» **GIVEN REQUEST 1**: In the example given in the patch discussion, by how much does clock_sched advance for the second task instead of 10ms?
» **GIVEN REQUEST 2**: Transcribe the portion of the patch discussion that opens with the words containing "The patch should" and closes with "that extra time.".

The patch should still be doing the right thing in that situation:
The clock will be frozen for the whole duration that it ran, and delta
will be 0.
The current excess amount is not relevant to the future, as far as I can
tell.
The pre-patch code is giving the rq extra time that it hadn't measured.
I don't really see why it should be getting that extra time.

> 
> I am also not sure if the purpose of stealtime is to credit individual
> tasks, or rather all tasks on the runqueue because the "whole
> runqueue" had time stolen.. No where in this function is it dealing
> with individual tasks but rather the rq itself.

This function is used to update clock_task, which *is* relevant to
individual tasks. It is used to calculate how long tasks ran for (and
for load averages).

-- Suleiman

Suleiman Souhlal Aug. 20, 2024, 1:46 a.m. UTC | #3

On Tue, Aug 6, 2024 at 8:13 PM Suleiman Souhlal <suleiman@google.com> wrote:
>
> When steal time exceeds the measured delta when updating clock_task, we
> currently try to catch up the excess in future updates.
> However, this results in inaccurate run times for the future clock_task
> measurements, as they end up getting additional steal time that did not
> actually happen, from the previous excess steal time being paid back.
>
> For example, suppose a task in a VM runs for 10ms and had 15ms of steal
> time reported while it ran. clock_task rightly doesn't advance. Then, a
> different task runs on the same rq for 10ms without any time stolen.
> Because of the current catch up mechanism, clock_sched inaccurately ends
> up advancing by only 5ms instead of 10ms even though there wasn't any
> actual time stolen. The second task is getting charged for less time
> than it ran, even though it didn't deserve it.
> In other words, tasks can end up getting more run time than they should
> actually get.
>
> So, we instead don't make future updates pay back past excess stolen time.
>
> Signed-off-by: Suleiman Souhlal <suleiman@google.com>

Gentle ping.

-- Suleiman

Srikar Dronamraju Aug. 20, 2024, 9:45 a.m. UTC | #4

* Suleiman Souhlal <suleiman@google.com> [2024-08-06 20:11:57]:

> When steal time exceeds the measured delta when updating clock_task, we
> currently try to catch up the excess in future updates.
> However, this results in inaccurate run times for the future clock_task
> measurements, as they end up getting additional steal time that did not
> actually happen, from the previous excess steal time being paid back.
> 
> For example, suppose a task in a VM runs for 10ms and had 15ms of steal
> time reported while it ran. clock_task rightly doesn't advance. Then, a
> different task runs on the same rq for 10ms without any time stolen.
> Because of the current catch up mechanism, clock_sched inaccurately ends
> up advancing by only 5ms instead of 10ms even though there wasn't any
> actual time stolen. The second task is getting charged for less time
> than it ran, even though it didn't deserve it.
> In other words, tasks can end up getting more run time than they should
> actually get.

» **DATA**:
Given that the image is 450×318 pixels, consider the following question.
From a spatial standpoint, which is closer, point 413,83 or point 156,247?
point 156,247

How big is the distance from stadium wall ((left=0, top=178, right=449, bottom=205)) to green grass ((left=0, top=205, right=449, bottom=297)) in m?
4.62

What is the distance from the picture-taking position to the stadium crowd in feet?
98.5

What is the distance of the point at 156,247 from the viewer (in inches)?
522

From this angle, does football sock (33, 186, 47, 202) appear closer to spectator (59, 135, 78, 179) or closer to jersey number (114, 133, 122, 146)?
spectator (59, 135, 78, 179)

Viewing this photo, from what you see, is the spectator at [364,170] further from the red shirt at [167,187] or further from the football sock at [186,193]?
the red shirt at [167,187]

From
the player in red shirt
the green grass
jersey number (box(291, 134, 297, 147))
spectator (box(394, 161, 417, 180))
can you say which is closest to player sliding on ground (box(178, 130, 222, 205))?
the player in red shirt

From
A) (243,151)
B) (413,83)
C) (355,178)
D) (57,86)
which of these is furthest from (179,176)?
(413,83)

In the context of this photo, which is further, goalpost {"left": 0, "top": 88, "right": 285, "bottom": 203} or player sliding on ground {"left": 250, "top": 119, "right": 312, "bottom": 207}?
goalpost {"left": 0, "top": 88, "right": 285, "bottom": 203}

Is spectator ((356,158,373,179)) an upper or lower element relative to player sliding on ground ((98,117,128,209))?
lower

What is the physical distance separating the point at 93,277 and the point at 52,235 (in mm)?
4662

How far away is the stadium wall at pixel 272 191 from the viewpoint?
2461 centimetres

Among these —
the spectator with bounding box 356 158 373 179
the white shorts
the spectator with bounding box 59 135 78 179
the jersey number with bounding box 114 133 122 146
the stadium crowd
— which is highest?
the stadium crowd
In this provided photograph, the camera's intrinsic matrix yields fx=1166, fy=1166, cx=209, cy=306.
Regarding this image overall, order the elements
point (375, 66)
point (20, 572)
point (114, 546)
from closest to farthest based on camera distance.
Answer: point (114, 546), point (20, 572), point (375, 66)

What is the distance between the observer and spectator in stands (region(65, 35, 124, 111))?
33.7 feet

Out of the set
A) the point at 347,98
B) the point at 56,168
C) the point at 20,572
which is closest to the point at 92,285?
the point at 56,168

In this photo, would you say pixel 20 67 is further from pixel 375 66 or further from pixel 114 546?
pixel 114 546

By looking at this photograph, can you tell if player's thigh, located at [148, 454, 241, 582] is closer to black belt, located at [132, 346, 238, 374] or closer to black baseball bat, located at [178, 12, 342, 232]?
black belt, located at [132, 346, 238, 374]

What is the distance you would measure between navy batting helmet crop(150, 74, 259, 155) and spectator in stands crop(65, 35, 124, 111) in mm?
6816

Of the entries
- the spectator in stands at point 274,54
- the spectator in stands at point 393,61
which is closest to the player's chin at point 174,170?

» **WORKED ANSWER 1**: Only 5ms.

» **WORKED ANSWER 2**:
The patch should still be doing the right thing in that situation:
The clock will be frozen for the whole duration that it ran, and delta
will be 0.
The current excess amount is not relevant to the future, as far as I can
tell.
The pre-patch code is giving the rq extra time that it hadn't measured.
I don't really see why it should be getting that extra time.